How to do this will vary based on which NAS you use, but any NAS should have an easy way to set up the same automated system.

Manual

On top of my NAS’s cloud backups, I keep off-site backups on portable hard drives. These store not only my photo catalog, but other important file backups too (e.g. DropBox), at multiple different points in time. This way, if I accidentally mess up part of my photo catalog, and don’t notice until a couple of backups later, I can still pull the known-good copies of images from these older backups.

This isn’t necessary on top of the cloud backups, but it shouldn’t come as a surprise that someone using Linux would also want backups they have complete ownership over. I think of the cloud backups as the “real” backups, while the hard drives are merely the “insurance policy”.

Being unencrypted (as of today), they provide a way for friends or family to get access to my catalog in case I ever become unavailable to decrypt other copies.

Most often, I just apply darktable’s default style settings to match that of my camera and then export the images. If the export will be public, I’ll use ExifTool to strip all metadata from the image, otherwise I rely on darktable to filter out my custom tags. I like to use a shared DropBox folder per export which I share.

I plan on migrating to immich soon based on positive feedback from others and the fact it is self-hosted. I’ve liked using it as the person being shared with, however I’ve not yet gotten to use it as the one sharing.

Recommended Tools & Configurations

Digital Asset Management: digiKam

I found digiKam to be my preferred choice of DAM. It’s relatively easy to use, while having pretty much every possible feature I could want for organizing my images.

Check out the digiKam documentation for more info.

Putting digiKam on Your NAS

Add a directory on your NAS containing your photos, and make it available over the network.
Install MySQL or MariaDB support on your NAS. I’d recommend also figuring out how you can back this database up to the cloud automatically.
Follow digiKam’s MySQL Remote Server instructions to create and connect to a new database on your NAS from your PC.
Mount your shared catalog folder on your PC.
Add the catalog to “Collections on Network Shares” following digiKam’s Setup Root Album Folders. Make sure to read the section on Network Shares Specificity if working from multiple PCs.

Recommended Settings

Metadata
- Behavior
  - Write This Information to the Metadata
    - all: ☑
  - Reading and Writing Metadata
    - Use lazy synchronization: ☑
    - Update file modification timestamp when files are modified: ☑
    - Rescan file when files are modified: ☑
- Sidecars
  - Read from sidecar files: ☑
  - Write to sidecar files: ☑
    - “Write to XMP sidecar only”
- Advanced
  - Tags
    - Read all metadata for tags: ☑

The bulk of these settings are to ensure that changes made in digiKam are picked up by other software like darktable, and vice versa.

I suggest lazy synchronization with a networked catalog, as performance suffers without. Just note that this means changes don’t immediately propagate, and instead are either written on exit or a manual sync.

See digiKam’s Metadata Settings documentation for more details.

Editing: darktable

For editing, I prefer to use darktable.

While digiKam has raw image editing support, and darktable DAM features, I find that I prefer to use both in conjunction. This trades off the ease of working with one program for the better capabilities provided by the pair. When I want to edit an image, it’s easy enough to send it from digiKam to darktable via digiKam’s context menu.

Dataset excerpt
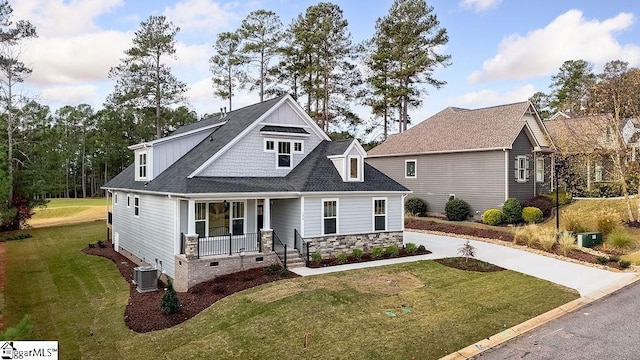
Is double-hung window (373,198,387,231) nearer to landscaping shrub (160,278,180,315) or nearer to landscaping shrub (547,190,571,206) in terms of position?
landscaping shrub (160,278,180,315)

Requirements
a: Decide whether each statement below agrees with the page on managing a photo catalog, answering yes or no for each and quoting the deciding words of that page: (i) The author regards the portable hard drives as the "real" backups; (ii) the author recommends lazy synchronization with a networked catalog; (iii) the author has already used immich as the person doing the sharing.
b: From the page on managing a photo catalog, list every setting marked with a checkmark under "Recommended Settings."
c: Extend the page on managing a photo catalog, starting after its final sentence.

Solved tasks
a:
(i) No: "I think of the cloud backups as the “real” backups, while the hard drives are merely the “insurance policy”."
(ii) Yes: "I suggest lazy synchronization with a networked catalog, as performance suffers without."
(iii) No: "I’ve not yet gotten to use it as the one sharing."

b:
- all (under "Write This Information to the Metadata")
- Use lazy synchronization
- Update file modification timestamp when files are modified
- Rescan file when files are modified
- Read from sidecar files
- Write to sidecar files
- Read all metadata for tags

c:
Relatively recently, darktable added what is to me the single most important feature: camera style presets. These let you automatically apply the necessary settings to a raw image to match what it looks like in the JPEG preview. I’m not great at editing raw photos, so having a reasonably good starting place makes the process so much faster. This also lets me avoid editing the 90% of photos that I just want to quickly export after a trip with friends, where it’s more about the memory than the artistry.

Recommended Settings

storage
- XMP sidecar files
  - look for updated XMP files on startup: ☑

This setting is important if you plan to keep images loaded into the darktable database, but modify them in digiKam (or elsewhere). However, I still generally delete all images from darktable once I’m done editing them.

See darktable’s settings documentation for more detail.

Metadata Management: ExifTool

While you can get by without using ExifTool, I recommend learning the basics of it anyway. ExifTool is the gold standard for metadata inspection and manipulation. Many of my metadata-related issues were resolved with a simple, one-line ExifTool command.

I recommend reading through the following as needed:

Flags

My go-to ExifTool command for inspecting metadata looks like the following:

exiftool -a -G0:1 -s image.jpg

This shows tags with duplicate names (-a), lists them with their groups (-G0:1, e.g. XMP) and shows their tag name rather than their friendly name (-s).

Story Time: The Process of Organizing My Catalog

Now that I’ve gotten all the useful information out of the way, I can talk through the process. While it wasn’t exactly linear, it roughly followed the below order.

Part 1: Manual Work

Deduplication

The first step in my cleanup process was deduplicating images via digiKam’s Find Duplicates tool. I’d ended up with a number of copies of the same images for whatever reason, so this helped to clear them out.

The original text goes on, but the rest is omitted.